A five-gallon under-sink water filter can be adequate for a small sink that is used sparingly and cleaned often, but a 20-gallon or greater capacity is better.
Find a stout plastic or metal container with a tight-fitting but removable lid. You'll also need a few feet of plastic plumbing pipe of the same diameter as your sink's drain pipe, a 90° elbow, a cap and grommets to fit where pipe enters/exits the container and cement and fittings as needed.
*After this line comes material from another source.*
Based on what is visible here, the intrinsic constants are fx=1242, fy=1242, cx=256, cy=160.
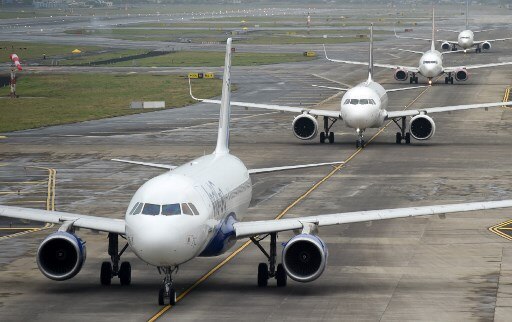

Install a conventional "S" trap below the sink and run the drain straight down through a snug-fitting (preferably grommeted) hole in the lid and almost to the bottom of the container. Run the outflow pipe horizontally through a watertight (well-grommeted or cemented) hole in the side of the container, an inch up from the bottom. Put a 90° elbow on the inner end of the outflow so it faces up vertically. Into the top of the elbow, insert a length of pipe long enough to reach within two inches of the top of the container. Cap the upper end and drill a series of small (3/8"-diameter) holes in the upper two or three inches of this pipe.
Pouring around the pipes, fill the bottom third of the container with coarse crushed rock, the middle third with stream-run gravel, then cover the cap on the outflow tube with coarse sand. If the sand is finer than the holes drilled in the top of the outflow tube, cover the holes with a single-layer wrap of coffee filter paper held on with a rubber band or wire.
Water runs down to the bottom of the container, rising in time through filtering agents to flow through the holes drilled in the outflow. Lead the water to your recycling tanks. Since it contains some fertilizer, it will be good for watering the garden. If you use biodegradable, low-phosphate cleansers, it should not contaminate the groundwater or runoff.